= Work to do =
Please pull out the lines of the material word for word, starting at the line that contains "How far from the camera" and continuing to the end of the material.

Questions on scene geometry:
—————

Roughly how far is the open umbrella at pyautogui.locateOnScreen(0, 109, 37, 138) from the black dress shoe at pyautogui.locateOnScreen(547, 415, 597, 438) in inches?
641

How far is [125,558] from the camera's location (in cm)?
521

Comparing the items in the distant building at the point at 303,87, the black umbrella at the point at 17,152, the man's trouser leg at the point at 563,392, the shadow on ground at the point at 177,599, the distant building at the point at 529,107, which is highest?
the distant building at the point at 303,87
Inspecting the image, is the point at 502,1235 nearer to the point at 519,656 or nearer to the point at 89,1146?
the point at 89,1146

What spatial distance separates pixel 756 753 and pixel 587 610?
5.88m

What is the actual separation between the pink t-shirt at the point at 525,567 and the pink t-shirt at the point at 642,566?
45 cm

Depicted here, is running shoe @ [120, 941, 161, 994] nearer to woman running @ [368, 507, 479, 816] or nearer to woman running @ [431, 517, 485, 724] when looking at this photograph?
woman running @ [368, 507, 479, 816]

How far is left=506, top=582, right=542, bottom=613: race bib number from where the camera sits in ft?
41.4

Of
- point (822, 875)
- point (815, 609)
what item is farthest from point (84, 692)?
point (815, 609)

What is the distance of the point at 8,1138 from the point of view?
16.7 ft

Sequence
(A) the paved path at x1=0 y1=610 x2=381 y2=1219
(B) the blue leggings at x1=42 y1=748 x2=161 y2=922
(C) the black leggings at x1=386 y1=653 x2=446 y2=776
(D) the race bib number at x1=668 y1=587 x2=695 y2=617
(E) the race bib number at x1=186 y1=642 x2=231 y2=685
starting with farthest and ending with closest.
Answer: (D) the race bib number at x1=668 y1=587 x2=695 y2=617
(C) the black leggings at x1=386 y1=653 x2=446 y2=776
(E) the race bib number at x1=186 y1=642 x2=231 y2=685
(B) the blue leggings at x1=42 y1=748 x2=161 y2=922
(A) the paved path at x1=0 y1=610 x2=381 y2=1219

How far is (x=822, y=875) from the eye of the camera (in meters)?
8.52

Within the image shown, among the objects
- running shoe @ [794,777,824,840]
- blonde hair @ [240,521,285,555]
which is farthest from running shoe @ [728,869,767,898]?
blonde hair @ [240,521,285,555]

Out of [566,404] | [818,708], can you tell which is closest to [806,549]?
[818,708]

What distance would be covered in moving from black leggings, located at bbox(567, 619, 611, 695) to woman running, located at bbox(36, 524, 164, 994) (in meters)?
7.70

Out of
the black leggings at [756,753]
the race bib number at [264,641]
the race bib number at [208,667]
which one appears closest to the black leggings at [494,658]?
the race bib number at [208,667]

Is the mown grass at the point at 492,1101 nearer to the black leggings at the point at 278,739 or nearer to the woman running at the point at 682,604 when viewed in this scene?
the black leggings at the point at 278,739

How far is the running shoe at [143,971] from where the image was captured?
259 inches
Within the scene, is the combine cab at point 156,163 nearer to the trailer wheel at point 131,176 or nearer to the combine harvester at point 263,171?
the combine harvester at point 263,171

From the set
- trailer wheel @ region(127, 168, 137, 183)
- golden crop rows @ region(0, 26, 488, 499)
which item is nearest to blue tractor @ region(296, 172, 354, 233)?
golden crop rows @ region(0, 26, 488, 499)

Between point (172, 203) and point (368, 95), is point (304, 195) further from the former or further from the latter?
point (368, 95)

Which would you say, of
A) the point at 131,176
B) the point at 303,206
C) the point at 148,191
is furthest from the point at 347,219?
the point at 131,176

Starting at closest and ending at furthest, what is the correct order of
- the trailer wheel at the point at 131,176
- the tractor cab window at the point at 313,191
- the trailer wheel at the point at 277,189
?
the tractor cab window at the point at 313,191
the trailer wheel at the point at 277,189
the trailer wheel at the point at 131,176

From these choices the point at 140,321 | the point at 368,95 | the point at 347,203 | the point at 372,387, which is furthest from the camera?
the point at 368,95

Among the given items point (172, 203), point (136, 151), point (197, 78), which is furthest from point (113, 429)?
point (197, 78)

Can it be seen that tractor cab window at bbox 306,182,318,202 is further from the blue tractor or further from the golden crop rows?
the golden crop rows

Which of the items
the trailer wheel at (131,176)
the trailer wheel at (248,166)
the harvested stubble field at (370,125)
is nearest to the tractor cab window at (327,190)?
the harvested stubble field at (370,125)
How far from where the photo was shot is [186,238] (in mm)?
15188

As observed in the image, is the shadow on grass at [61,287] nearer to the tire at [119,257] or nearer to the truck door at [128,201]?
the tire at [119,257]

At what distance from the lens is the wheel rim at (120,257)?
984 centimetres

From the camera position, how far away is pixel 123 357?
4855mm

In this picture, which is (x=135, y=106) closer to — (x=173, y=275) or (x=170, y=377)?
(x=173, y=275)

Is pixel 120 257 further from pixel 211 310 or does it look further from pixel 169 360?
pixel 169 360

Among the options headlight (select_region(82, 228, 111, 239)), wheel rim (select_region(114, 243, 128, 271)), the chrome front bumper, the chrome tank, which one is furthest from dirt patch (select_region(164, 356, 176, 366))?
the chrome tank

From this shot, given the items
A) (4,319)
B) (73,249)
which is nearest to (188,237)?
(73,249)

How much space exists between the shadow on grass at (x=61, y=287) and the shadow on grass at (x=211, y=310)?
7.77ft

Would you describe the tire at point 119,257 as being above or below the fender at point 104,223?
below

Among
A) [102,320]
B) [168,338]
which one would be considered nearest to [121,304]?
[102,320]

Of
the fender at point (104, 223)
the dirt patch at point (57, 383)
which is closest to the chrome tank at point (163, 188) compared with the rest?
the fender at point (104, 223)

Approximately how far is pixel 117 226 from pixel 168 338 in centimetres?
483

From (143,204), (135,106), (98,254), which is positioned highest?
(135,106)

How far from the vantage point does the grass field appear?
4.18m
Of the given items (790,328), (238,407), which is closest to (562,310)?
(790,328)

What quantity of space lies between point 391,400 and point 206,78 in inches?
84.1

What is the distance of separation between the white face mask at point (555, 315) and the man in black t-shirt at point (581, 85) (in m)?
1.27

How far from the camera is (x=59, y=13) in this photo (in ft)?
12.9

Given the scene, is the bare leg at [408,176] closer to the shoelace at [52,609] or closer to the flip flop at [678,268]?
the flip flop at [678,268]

—————

= Result of the exercise =
How far from the camera is (x=59, y=13) in this photo (in ft)?
12.9

Given the scene, is the bare leg at [408,176] closer to the shoelace at [52,609] or closer to the flip flop at [678,268]?
the flip flop at [678,268]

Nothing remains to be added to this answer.